- **Tugas yang Dikerjakan**:
1. Tentukan apakah setiap pernyataan berikut sesuai dengan teks tentang kewajiban: (a) sesi ALOC yang dimaksud adalah Batch 8 sesi 6; (b) hanya sedikit peserta yang mengerti perbedaan kewajiban dan tanggung jawab; (c) kewajiban bisa dijalankan demi mendapatkan imbalan yang diharapkan. Jawab ya atau tidak, disertai kutipan persis kata-kata penentunya dari teks.
2. Sebutkan semua hal yang menurut teks tentang kewajiban bisa tidak menyertai sebuah kewajiban yang dilakukan dengan disiplin, yaitu setiap hal yang didahului kata "tanpa".
3. Kutip bagian teks tentang kewajiban mulai dari kata-kata yang memuat "Terpantik oleh materi", lalu berhenti setelah "keseharian yang konsisten.".

- **Blok Teks**:

· · · · · · ·

Sama seperti disiplin, sebuah kewajiban bisa dilakukan dengan disiplin tanpa sukacita, tanpa ketulusan, tanpa kedewasaan cara berpikir, dan tanpa kesadaran. Dijalankan atas dasar keterpaksaan, atas dasar ketakutan akan hukuman dan penghakiman atau dijalankan demi mendapatkan imbalan yang diharapkan. Namun, bagi yang telah terbuka kesadarannya, telah dewasa cara berpikirnya, maka sebuah kewajiban bisa dilakukan dengan penuh rasa syukur, sukacita, penuh kesadaran, dan ketulusan.
Terpantik oleh materi Manajemen Proyek yang saya berikan dalam Sesi Kelas Kepemimpinan Avalon Leadership Online Course (ALOC) Batch 8 sesi 6, cukup banyak peserta yang mengerti perbedaan kewajiban dan tanggung jawab, termasuk memberikan contoh konkretnya. Tapi, kemudian ketika praktik dalam kehidupan nyata menjadi sangat brebet apalagi menjaga konsistensi dan kestabilan perilaku, “Konsisten itu sulit, Kapten.” Belum ada integritas antara apa yang dihafal, disimpan dan dipercaya sebagai pengetahuan moral dengan praktik nyata di keseharian yang konsisten.

· · · · · · ·

(Kumpulan entri data)

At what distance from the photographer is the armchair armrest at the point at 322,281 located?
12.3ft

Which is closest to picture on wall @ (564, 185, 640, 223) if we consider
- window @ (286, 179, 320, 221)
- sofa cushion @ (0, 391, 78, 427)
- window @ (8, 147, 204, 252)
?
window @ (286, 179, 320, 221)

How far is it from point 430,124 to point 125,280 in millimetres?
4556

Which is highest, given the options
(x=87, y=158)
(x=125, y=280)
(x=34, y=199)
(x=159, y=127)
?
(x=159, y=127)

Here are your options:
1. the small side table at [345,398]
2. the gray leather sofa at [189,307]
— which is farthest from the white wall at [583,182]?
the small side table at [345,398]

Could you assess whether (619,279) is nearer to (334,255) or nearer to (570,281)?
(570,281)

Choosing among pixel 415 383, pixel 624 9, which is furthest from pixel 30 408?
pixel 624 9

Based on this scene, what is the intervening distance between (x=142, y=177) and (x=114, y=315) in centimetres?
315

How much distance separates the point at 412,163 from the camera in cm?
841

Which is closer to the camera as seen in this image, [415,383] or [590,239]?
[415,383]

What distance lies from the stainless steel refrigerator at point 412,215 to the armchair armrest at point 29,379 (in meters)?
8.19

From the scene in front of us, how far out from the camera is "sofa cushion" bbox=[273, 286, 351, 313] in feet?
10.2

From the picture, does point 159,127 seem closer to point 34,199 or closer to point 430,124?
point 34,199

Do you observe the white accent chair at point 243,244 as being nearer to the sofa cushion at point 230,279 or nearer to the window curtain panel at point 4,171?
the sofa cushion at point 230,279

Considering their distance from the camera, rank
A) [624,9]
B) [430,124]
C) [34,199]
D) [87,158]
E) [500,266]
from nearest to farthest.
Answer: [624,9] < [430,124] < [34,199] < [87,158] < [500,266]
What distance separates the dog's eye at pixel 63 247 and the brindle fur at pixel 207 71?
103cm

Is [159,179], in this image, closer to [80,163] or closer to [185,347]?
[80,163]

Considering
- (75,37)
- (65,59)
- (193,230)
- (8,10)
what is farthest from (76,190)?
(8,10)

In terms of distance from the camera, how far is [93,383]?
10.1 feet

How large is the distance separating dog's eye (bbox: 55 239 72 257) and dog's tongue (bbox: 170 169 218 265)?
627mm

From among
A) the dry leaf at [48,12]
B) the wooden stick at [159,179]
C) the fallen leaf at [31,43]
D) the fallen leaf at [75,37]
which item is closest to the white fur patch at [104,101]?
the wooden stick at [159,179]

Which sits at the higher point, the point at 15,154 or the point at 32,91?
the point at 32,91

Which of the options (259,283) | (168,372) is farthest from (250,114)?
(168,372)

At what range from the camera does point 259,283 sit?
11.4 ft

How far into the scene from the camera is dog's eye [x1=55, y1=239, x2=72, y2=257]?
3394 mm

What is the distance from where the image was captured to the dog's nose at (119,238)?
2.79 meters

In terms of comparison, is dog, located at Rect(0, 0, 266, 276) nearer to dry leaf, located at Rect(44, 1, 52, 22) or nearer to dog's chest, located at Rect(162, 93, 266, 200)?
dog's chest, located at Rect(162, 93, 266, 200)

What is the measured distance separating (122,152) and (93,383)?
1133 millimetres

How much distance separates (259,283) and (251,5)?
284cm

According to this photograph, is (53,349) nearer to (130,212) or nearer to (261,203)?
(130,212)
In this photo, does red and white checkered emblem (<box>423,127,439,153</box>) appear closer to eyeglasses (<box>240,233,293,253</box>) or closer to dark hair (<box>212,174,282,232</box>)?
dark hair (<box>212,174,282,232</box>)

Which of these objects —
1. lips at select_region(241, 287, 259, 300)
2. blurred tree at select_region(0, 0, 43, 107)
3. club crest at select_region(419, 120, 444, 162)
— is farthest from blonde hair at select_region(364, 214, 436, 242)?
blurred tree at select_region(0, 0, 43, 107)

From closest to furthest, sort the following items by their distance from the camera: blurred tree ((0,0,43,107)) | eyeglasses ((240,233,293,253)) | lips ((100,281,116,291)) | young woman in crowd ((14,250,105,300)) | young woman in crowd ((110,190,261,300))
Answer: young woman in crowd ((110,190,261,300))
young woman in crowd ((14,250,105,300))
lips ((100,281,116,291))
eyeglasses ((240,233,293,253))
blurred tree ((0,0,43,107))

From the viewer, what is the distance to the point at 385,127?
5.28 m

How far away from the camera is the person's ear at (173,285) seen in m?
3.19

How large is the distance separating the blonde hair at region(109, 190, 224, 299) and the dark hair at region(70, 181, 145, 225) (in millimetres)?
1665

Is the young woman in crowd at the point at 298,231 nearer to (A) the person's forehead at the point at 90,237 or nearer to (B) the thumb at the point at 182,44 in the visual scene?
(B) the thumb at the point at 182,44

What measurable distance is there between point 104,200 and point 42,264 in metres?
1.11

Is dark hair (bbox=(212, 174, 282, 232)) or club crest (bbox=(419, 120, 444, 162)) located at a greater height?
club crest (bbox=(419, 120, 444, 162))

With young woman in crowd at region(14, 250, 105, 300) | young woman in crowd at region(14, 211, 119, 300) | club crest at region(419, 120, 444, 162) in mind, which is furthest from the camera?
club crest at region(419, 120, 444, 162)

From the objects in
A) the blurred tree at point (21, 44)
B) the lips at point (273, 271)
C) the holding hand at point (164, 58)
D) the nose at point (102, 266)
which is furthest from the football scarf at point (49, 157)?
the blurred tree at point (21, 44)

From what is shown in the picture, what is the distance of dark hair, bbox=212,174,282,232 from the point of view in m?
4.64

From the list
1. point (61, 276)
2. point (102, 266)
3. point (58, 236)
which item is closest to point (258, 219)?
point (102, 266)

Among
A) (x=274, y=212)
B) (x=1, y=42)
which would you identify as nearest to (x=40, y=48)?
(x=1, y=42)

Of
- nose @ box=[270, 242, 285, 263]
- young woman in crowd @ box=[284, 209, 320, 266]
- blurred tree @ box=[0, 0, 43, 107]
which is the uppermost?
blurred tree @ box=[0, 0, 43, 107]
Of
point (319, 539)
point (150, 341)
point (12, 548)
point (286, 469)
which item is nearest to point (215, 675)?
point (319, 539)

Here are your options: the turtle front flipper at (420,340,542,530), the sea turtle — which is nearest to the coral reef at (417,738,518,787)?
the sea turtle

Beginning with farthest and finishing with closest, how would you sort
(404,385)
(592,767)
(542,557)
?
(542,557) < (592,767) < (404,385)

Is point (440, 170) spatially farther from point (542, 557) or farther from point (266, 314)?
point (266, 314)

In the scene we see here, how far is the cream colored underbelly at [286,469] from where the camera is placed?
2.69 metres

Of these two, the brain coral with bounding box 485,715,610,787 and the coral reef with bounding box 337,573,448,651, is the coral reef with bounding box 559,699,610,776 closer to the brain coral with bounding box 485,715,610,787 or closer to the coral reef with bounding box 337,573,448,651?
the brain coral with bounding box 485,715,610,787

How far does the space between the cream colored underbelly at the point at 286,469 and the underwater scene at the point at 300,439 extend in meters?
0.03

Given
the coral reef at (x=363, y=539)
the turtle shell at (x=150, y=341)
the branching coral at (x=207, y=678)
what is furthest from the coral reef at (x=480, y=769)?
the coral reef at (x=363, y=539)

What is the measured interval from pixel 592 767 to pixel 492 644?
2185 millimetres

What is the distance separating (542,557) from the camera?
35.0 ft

· · · · · · ·

- **Soal Terselesaikan**:
1.
(a) Ya: "Avalon Leadership Online Course (ALOC) Batch 8 sesi 6"
(b) Tidak: "cukup banyak peserta yang mengerti perbedaan kewajiban dan tanggung jawab"
(c) Ya: "dijalankan demi mendapatkan imbalan yang diharapkan"

2. sukacita; ketulusan; kedewasaan cara berpikir; kesadaran

3.
Terpantik oleh materi Manajemen Proyek yang saya berikan dalam Sesi Kelas Kepemimpinan Avalon Leadership Online Course (ALOC) Batch 8 sesi 6, cukup banyak peserta yang mengerti perbedaan kewajiban dan tanggung jawab, termasuk memberikan contoh konkretnya. Tapi, kemudian ketika praktik dalam kehidupan nyata menjadi sangat brebet apalagi menjaga konsistensi dan kestabilan perilaku, “Konsisten itu sulit, Kapten.” Belum ada integritas antara apa yang dihafal, disimpan dan dipercaya sebagai pengetahuan moral dengan praktik nyata di keseharian yang konsisten.